Bifurcation and Chaos in a Diffusive Prey–Predator Model Incorporating Fear Effect on Prey and Team Hunting by Predator with Anti-Predation Response Delay

Abstract

In this paper, we scrutinize the dynamics of a temporal and spatiotemporal prey–predator model incorporating the fear effect on prey and team hunting by the predator. Additionally, we explore the influence of delayed anti-predation response. The analysis includes discussions on well-posedness, local stability, and various bifurcations such as saddle-node, transcritical, Hopf and Bogdanov–Takens bifurcations. The impact of fear cost and delay parameters on model dynamics is investigated by considering them as bifurcation parameters. We investigate how bifurcation values change with varying parameters by exploring different bi-parameter planes. It is observed that the system transitions into chaotic behavior through Hopf bifurcation for significant anti-predation response delay. The positivity of the maximal Lyapunov exponent indicates the confirmed characteristics of chaotic behavior. Furthermore, within the spatiotemporal model framework, a thorough analysis of local and global stability is provided, including the establishment of criteria for identifying Turing instability in cases of self- and cross-diffusion. Various stationary and dynamic patterns are elucidated as diffusion coefficients vary, showcasing the diverse dynamics of the spatiotemporal model. In order to illustrate the dynamic characteristics of the system, a series of comprehensive numerical simulations are conducted. The discoveries outlined in this paper could prove advantageous for understanding the biological implications resulting from the examination of predator–prey relationships.

**EXERCISE DATA:**
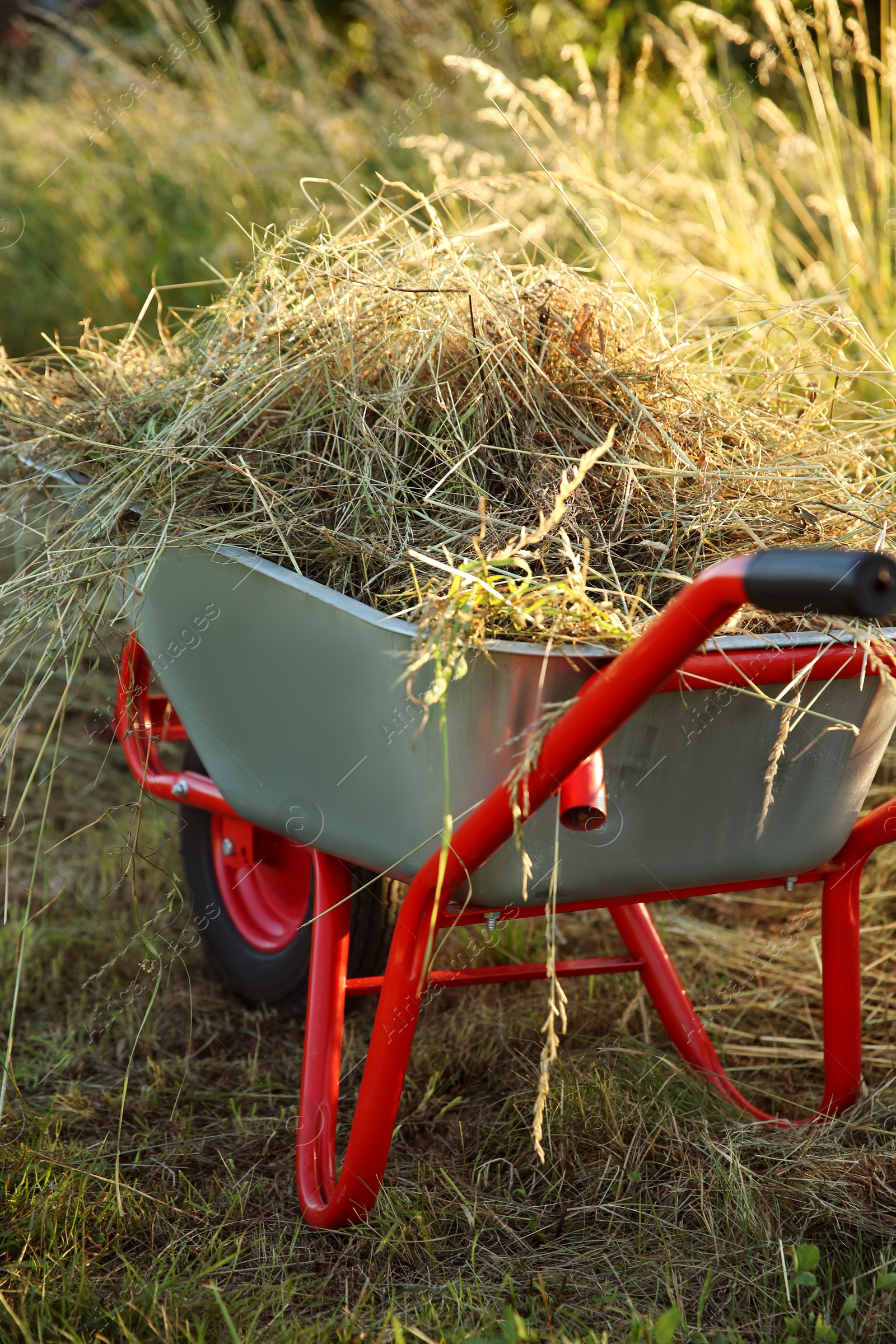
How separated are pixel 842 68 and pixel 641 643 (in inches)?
91.0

**DIRECTIONS FOR THIS TASK:** Summarize the prey–predator model abstract in two sentences. The material was taken from a separate source.

**ANSWER SPACE:** The paper examines a temporal and spatiotemporal prey–predator model with fear effect on prey, team hunting by the predator, and a delayed anti-predation response, analyzing stability and saddle-node, transcritical, Hopf and Bogdanov–Takens bifurcations with fear cost and delay as bifurcation parameters. It finds that a significant anti-predation response delay drives the system into chaos through Hopf bifurcation, as confirmed by a positive maximal Lyapunov exponent, and it sets criteria for Turing instability under self- and cross-diffusion, showing various stationary and dynamic patterns through numerical simulations.